§ **Short problem A**
From the caramel marshmallow passage, return the part that begins at the words "This takes me" and stops after "layer: (Day 1)".
§ **Short problem B**
Answer these questions from the caramel marshmallow passage:
(i) How many days does making these take the writer?
(ii) About how long is the cook time for the caramel layer?
(iii) What kind of marshmallow does the scotchmallow recipe appear to use?

§ **Passage provided**
• • • • •

I do not know the exact recipe for the See's caramel marshmallows, or Scotchmallow as they call them. It looks like the scotchmallow recipe does use a honey marshmallow similar to the recipe below. These can be dipped in dark chocolate if you are looking for a copycat scotchmallow recipe.
How much time do you need to make caramel marshmallows?
This takes me three days. Candy is a labor of love. Two cooked sugar items (caramel and marshmallow) are going to take up a small chunk of time over a couple days. I personally make candy in the evenings after my kids go to sleep. These would take me one day per layer and one day to cut.
Caramel layer: (Day 1)
- 10 minutes to assemble ingredients
- approximately 40 minutes of cook time
- 6 hour minimum of resting time before you can layer hot marshmallow over top
Marshmallow layer: (Day 2)

• • • • •

§ **Information shown**
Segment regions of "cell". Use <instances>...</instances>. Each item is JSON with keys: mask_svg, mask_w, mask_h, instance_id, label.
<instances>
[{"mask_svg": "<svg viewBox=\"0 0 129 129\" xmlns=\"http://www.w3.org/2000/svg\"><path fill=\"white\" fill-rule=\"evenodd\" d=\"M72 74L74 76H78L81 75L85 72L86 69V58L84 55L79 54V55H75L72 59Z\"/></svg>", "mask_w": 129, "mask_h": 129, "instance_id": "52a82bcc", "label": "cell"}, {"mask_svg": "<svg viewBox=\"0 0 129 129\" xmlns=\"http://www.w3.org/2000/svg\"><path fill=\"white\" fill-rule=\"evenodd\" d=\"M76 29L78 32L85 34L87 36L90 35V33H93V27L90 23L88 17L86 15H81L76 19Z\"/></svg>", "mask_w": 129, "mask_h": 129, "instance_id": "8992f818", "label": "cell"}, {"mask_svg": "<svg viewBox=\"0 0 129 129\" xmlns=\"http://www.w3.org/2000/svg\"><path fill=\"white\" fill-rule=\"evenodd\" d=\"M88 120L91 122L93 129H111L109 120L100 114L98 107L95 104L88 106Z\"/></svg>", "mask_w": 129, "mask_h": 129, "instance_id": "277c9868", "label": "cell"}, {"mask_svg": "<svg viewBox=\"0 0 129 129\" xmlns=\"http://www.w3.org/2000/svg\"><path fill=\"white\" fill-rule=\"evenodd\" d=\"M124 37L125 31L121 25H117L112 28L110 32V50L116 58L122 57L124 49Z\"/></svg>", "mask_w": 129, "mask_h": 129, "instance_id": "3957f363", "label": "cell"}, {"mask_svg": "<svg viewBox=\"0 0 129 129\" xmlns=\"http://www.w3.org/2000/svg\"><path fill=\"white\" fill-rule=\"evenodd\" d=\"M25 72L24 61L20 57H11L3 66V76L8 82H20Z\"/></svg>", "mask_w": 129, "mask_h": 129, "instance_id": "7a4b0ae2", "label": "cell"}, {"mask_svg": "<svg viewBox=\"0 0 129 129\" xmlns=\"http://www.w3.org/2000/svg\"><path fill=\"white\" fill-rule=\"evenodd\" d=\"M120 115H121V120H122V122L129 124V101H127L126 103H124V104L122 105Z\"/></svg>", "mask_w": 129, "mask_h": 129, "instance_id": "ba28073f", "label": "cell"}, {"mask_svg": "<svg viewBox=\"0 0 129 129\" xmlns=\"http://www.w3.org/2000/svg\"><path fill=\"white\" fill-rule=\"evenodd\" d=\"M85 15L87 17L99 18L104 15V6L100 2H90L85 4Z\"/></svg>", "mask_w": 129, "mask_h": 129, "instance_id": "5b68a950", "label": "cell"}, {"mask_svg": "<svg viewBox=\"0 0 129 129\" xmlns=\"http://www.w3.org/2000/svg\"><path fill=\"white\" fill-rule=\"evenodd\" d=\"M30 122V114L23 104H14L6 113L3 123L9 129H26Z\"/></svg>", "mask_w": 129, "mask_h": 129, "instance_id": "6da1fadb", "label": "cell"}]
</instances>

• • • • •

§ **Written reply A**
This takes me three days. Candy is a labor of love. Two cooked sugar items (caramel and marshmallow) are going to take up a small chunk of time over a couple days. I personally make candy in the evenings after my kids go to sleep. These would take me one day per layer and one day to cut.
Caramel layer: (Day 1)

§ **Written reply B**
(i) Three days.
(ii) Approximately 40 minutes.
(iii) A honey marshmallow.